Everything is passed by value, including objects. However, it's the handle of the object that is passed, so people often mistakenly call it by-reference because it looks like that.
Then what functionality does it provide? It gives you the ability to modify the variable in the calling scope:
class Bar {}
$bar = new Bar();
function by_val($o) { $o = null; }
function by_ref(&$o) { $o = null; }
by_val($bar); // $bar is still non null
by_ref($bar); // $bar is now null
So if you need such functionality (most often you do not), then use a reference. Otherwise, just pass by value.
Functions that look like this:
$foo = modify_me($foo);
sometimes are good candidates for pass-by-reference, but it should be absolutely clear that the function modifies the passed in variable. (And if such a function is useful, often it's because it really ought to just be part of some class modifying its own private data.)
In PHP :
objects are passed by reference1 -- always
arrays and scalars are passed by value by default ; and can be passed by reference, using an & in the function's declaration.

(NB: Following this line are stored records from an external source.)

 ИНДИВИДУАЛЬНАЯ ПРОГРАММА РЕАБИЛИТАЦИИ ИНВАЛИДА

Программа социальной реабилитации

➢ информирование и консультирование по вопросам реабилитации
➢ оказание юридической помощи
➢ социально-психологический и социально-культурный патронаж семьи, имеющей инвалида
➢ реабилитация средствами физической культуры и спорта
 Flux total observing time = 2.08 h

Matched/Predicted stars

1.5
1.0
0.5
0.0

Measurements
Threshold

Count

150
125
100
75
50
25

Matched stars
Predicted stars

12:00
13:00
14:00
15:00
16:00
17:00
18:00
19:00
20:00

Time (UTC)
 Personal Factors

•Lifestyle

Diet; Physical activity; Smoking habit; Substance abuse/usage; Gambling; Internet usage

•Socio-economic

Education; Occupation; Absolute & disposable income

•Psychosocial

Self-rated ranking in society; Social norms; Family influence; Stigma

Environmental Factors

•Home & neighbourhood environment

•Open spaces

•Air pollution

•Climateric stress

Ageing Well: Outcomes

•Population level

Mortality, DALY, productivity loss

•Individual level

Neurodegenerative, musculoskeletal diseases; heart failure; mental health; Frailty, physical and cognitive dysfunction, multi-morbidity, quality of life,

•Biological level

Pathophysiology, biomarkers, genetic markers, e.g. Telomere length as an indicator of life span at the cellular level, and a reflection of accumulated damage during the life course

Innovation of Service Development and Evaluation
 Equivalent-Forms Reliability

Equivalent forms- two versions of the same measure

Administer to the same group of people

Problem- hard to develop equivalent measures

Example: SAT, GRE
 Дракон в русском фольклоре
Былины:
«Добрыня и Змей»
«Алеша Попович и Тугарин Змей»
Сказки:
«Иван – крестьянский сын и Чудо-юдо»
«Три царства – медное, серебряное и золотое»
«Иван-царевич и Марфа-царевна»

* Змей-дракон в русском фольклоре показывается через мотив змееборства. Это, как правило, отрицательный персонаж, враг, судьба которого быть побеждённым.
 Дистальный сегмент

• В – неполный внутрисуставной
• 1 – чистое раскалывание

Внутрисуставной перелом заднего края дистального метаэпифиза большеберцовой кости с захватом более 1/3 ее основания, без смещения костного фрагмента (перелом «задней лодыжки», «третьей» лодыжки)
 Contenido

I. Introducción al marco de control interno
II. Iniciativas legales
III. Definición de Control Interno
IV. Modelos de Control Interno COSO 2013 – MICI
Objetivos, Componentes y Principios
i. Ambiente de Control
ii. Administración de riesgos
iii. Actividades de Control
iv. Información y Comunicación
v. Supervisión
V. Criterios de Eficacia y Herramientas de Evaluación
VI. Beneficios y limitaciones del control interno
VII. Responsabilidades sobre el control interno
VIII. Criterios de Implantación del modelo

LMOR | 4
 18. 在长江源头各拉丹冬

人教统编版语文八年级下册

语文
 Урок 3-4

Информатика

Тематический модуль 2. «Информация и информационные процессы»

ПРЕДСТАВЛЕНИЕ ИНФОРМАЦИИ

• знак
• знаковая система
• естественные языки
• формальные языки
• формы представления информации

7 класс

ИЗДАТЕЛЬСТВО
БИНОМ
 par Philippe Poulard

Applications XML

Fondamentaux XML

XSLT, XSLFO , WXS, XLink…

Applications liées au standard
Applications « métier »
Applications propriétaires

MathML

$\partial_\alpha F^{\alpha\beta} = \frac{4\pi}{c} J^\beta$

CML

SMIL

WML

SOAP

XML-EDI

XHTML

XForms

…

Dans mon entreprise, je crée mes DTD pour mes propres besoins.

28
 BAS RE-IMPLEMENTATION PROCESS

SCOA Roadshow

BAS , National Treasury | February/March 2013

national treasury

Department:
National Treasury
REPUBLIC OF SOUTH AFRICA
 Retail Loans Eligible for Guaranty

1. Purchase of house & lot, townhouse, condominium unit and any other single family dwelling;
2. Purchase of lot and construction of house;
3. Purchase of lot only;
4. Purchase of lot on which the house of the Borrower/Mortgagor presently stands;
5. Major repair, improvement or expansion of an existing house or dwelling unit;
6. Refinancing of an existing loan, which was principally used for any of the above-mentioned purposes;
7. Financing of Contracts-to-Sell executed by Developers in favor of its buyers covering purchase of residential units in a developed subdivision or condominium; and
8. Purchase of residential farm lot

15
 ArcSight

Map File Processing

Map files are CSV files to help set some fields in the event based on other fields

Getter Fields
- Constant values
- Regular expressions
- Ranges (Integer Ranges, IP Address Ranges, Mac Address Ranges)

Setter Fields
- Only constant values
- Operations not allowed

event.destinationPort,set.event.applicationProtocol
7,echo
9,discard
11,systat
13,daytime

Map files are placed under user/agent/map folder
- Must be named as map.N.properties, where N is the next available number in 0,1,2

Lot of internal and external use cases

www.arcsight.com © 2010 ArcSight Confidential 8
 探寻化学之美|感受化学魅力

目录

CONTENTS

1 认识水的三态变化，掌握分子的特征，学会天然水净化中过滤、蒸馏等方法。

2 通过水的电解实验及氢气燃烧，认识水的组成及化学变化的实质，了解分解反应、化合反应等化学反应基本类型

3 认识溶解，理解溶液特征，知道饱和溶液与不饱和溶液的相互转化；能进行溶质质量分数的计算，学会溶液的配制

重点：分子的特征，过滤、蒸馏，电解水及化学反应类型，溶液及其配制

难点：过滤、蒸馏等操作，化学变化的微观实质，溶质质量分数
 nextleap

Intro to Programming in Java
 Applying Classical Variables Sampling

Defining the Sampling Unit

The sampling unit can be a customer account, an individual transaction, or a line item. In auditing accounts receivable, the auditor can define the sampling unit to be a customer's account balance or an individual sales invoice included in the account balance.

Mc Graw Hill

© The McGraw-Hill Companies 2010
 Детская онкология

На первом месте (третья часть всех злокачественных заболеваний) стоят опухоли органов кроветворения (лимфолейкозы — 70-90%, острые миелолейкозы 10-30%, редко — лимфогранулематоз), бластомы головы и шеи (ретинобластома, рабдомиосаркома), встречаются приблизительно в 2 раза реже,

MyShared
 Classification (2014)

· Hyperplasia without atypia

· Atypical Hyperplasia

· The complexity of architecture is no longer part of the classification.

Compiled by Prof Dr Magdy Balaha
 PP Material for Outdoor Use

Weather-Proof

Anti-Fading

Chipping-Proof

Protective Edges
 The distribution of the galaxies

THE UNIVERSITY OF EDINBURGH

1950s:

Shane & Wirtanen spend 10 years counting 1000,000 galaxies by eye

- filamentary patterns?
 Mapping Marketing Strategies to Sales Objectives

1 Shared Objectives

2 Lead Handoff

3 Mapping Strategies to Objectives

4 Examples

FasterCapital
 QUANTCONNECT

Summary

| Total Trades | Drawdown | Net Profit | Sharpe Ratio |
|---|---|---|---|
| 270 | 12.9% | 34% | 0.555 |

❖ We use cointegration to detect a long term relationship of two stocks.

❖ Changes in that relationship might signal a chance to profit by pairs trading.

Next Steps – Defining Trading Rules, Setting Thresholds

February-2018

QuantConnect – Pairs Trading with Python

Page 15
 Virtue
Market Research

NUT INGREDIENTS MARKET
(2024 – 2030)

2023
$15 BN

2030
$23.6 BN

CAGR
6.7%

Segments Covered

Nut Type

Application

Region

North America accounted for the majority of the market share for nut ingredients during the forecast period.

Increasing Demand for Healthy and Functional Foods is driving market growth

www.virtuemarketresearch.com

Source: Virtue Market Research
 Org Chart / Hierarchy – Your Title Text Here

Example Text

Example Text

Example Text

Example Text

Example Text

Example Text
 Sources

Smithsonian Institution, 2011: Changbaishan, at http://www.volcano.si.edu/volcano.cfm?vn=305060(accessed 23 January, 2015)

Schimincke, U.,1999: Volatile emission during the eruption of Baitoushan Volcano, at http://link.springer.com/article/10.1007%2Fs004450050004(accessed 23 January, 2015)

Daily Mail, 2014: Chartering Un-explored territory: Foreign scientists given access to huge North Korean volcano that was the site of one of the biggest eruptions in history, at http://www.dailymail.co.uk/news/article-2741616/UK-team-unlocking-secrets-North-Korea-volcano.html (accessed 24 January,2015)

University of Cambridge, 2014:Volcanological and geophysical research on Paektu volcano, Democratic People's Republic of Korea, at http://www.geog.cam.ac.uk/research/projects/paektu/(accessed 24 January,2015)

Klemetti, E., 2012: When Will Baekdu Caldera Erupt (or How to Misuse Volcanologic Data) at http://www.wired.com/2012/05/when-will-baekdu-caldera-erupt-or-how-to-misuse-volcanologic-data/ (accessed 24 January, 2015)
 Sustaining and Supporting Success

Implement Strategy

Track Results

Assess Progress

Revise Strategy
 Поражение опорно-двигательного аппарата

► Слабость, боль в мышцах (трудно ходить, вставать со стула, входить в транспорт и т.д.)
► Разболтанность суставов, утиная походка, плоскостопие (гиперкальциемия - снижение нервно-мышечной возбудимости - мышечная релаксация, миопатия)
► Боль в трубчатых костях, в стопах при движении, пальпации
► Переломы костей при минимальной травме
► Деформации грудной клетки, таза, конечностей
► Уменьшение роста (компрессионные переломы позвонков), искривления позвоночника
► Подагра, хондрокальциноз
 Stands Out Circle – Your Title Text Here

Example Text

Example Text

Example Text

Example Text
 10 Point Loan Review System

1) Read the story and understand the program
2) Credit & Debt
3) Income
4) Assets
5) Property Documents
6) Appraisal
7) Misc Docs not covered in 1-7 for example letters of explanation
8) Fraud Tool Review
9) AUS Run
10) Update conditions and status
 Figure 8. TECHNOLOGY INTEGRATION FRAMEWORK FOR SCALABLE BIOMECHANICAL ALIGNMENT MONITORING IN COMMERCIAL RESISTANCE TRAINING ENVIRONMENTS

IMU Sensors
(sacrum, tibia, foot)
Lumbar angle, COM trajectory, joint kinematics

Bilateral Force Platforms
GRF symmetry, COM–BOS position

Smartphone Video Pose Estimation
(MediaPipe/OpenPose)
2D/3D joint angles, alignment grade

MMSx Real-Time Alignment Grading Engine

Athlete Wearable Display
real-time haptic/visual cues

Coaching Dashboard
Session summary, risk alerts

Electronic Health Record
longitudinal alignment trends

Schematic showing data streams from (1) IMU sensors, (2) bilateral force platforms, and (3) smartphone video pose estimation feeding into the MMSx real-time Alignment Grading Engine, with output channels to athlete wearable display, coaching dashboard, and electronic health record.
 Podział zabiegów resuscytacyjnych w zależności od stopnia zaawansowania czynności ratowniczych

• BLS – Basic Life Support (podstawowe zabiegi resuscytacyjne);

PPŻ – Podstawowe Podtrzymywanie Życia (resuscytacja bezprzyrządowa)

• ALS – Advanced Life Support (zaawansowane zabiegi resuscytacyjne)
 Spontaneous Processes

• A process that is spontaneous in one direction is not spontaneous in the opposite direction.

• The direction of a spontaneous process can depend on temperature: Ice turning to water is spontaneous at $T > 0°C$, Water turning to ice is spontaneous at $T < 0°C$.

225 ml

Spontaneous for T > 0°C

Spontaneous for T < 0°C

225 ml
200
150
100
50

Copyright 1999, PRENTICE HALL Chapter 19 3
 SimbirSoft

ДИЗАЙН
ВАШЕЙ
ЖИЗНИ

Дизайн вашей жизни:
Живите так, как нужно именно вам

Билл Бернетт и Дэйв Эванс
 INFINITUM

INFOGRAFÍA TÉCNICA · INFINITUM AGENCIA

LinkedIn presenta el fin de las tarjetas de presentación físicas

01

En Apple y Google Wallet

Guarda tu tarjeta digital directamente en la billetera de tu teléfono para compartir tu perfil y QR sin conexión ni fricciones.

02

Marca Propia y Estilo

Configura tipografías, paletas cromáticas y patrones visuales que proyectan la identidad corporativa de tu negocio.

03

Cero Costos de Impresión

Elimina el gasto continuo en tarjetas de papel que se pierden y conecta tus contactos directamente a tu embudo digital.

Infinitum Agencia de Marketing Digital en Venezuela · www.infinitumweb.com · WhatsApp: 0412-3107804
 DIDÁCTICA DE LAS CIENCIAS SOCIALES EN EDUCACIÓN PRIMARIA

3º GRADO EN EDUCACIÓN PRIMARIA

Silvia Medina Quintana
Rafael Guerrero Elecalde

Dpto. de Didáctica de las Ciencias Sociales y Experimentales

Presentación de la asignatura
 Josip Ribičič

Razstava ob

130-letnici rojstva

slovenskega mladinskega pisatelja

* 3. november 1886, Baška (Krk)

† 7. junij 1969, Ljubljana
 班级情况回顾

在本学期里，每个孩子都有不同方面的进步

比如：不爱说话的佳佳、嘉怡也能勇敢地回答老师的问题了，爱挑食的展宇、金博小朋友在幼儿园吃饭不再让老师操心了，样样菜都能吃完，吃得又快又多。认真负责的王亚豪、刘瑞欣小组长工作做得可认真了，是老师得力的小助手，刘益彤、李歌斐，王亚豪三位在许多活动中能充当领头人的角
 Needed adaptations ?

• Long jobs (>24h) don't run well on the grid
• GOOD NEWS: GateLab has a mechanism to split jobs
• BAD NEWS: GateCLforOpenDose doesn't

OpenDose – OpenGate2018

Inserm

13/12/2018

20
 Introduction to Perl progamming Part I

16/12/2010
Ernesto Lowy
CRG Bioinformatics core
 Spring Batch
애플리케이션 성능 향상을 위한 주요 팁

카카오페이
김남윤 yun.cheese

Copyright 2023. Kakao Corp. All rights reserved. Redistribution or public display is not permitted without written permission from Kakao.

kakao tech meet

For the performance part of your question, PHP doesn't deal with that the same way as C/C++ ; you should read the following article : Do not use PHP references
1. Or that's what we usually say -- even if it's not "completely true" -- see Objects and references
With PHP5 using "copy on write" and passing by reference causing more of a performance penalty than a gain, why should I use pass-by-reference? Other than call-back functions that would return more than one value or classes who's attributes you want to be alterable without calling a set function later(bad practice, I know), is there a use for it that I am missing?
You use pass-by-reference when you want to modify the result and that's all there is to it.
Remember as well that in PHP objects are always pass-by-reference.
Personally I find PHP's system of copying values implicitly (I guess to defend against accidental modification) cumbersome and unintuitive but then again I started in strongly typed languages, which probably explains that. But I find it interesting that objects differ from PHP's normal operation and I take it as evidence that PHP"s implicit copying mechanism really isn't a good system.
A recursive function that fills an array? Remember writing something like that, once.
There's no point in having hundreds of copies of a partially filled array and copying, splicing and joining parts at every turn.
Even when passing objects there is a difference.
Try this example:
class Penguin { }
$a = new Penguin();
function one($a)
{
$a = null;
}
function two(&$a)
{
$a = null;
}
var_dump($a);
one($a);
var_dump($a);
two($a);
var_dump($a);
The result will be:
object(Penguin)#1 (0) {}
object(Penguin)#1 (0) {}
NULL
When you pass a variable containing a reference to an object by reference, you are able to modify the reference to the object.